<<<<

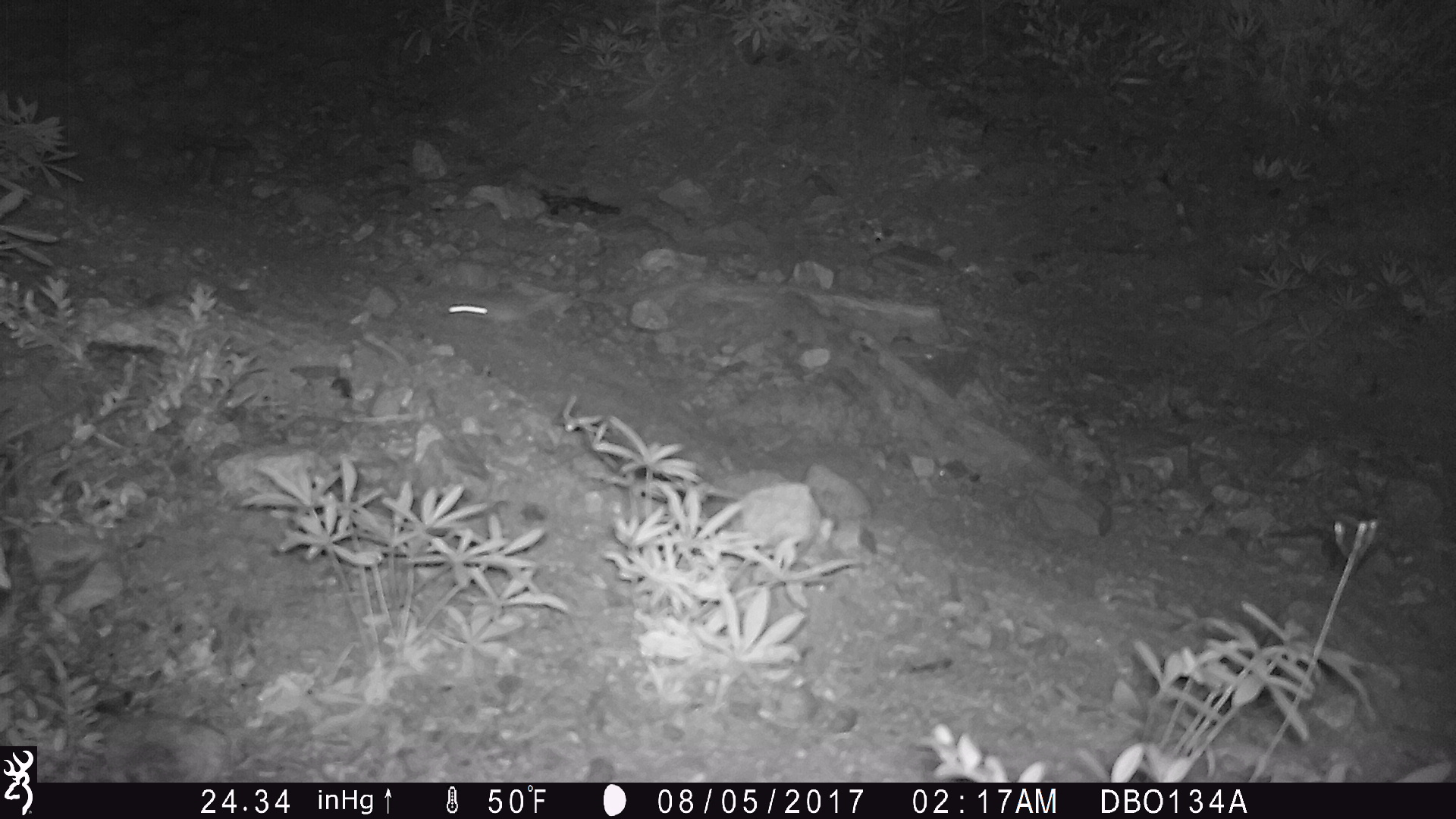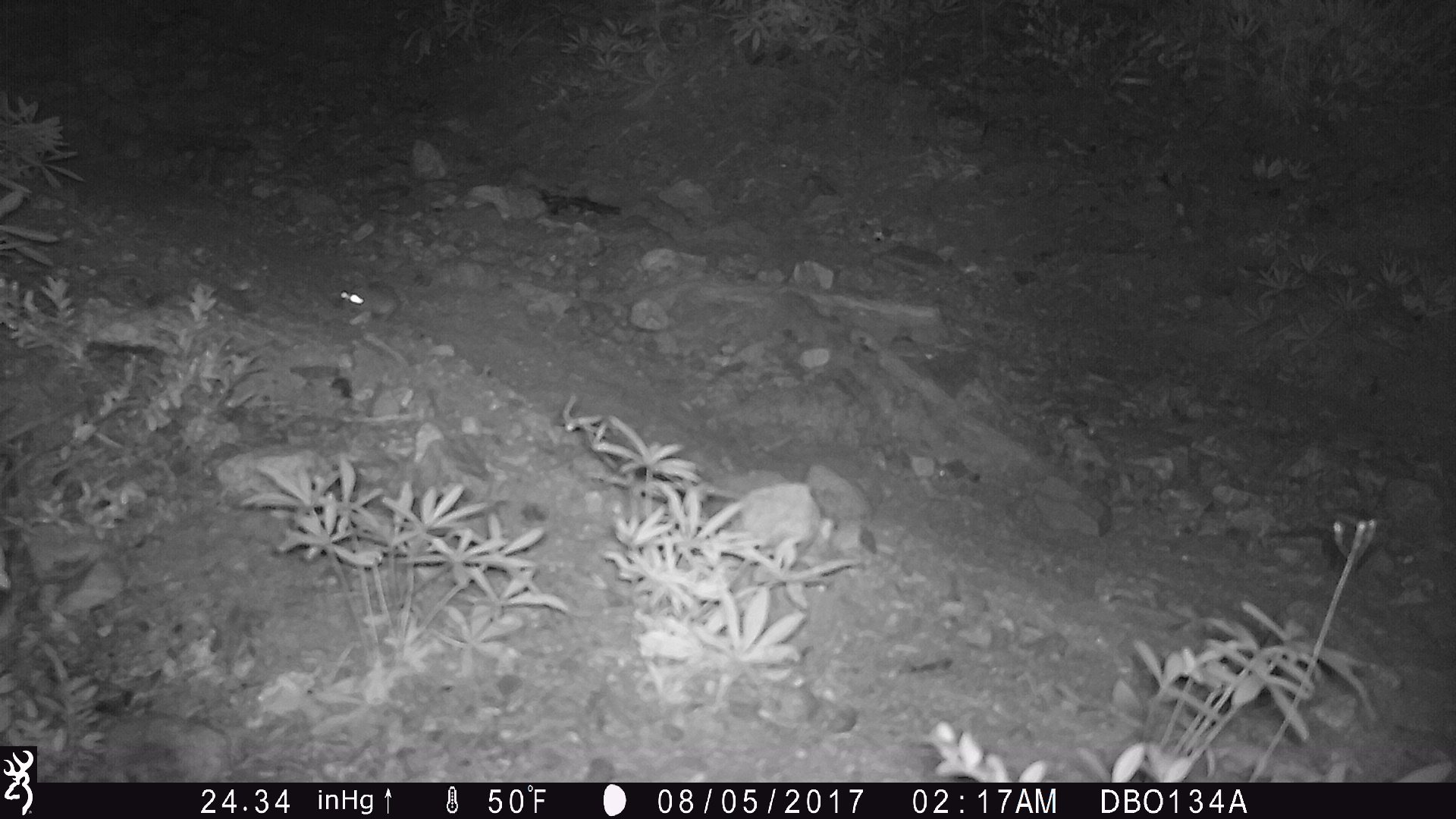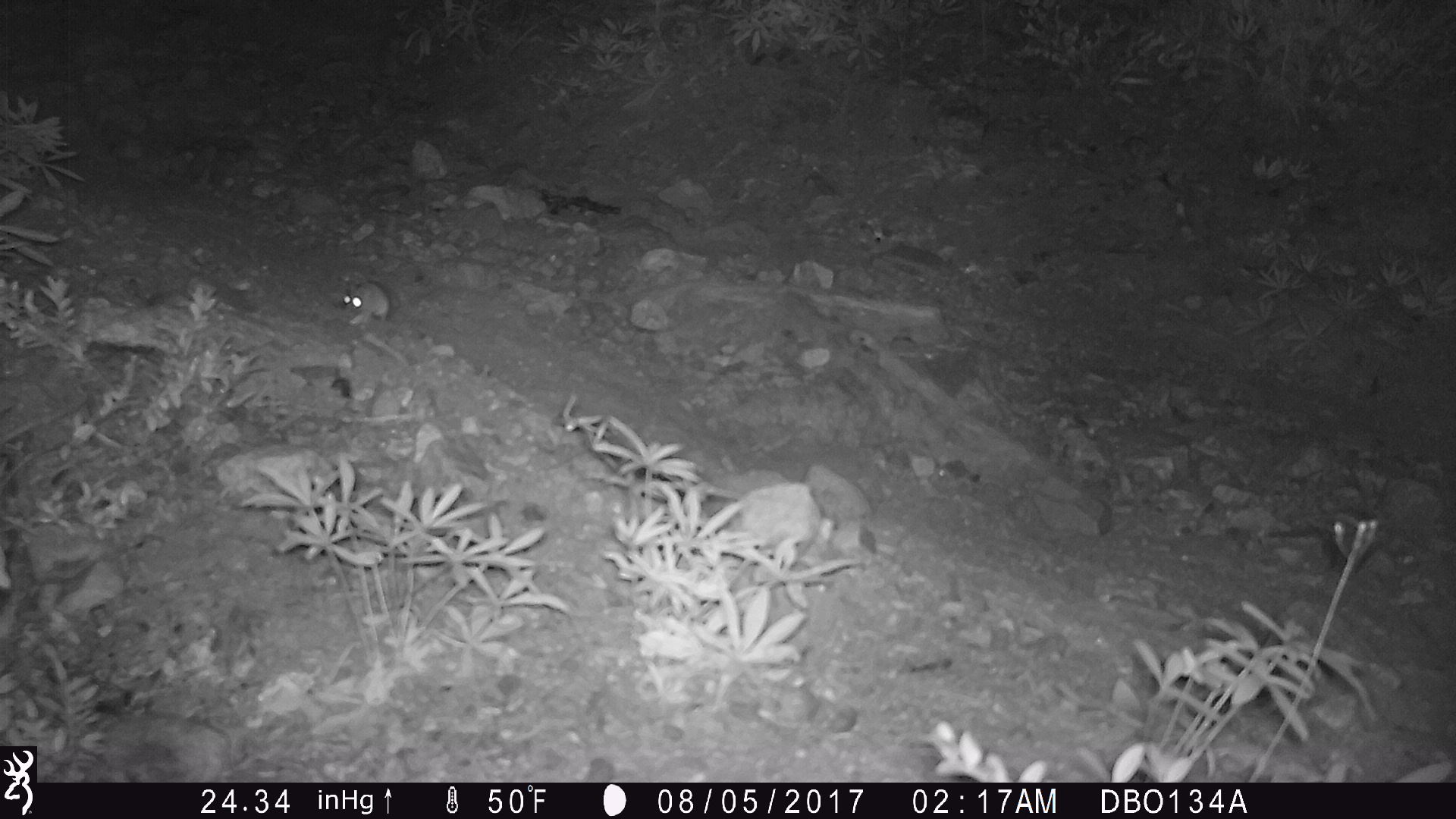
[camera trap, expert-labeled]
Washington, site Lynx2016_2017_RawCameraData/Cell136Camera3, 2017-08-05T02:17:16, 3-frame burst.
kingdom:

>>>>

The answer must be the line containing "2017-08-05T02:17:16, 3-frame burst." and every line after it to the end of the data, each set down exactly.

## FINISHED EXERCISE
Washington, site Lynx2016_2017_RawCameraData/Cell136Camera3, 2017-08-05T02:17:16, 3-frame burst.
kingdom:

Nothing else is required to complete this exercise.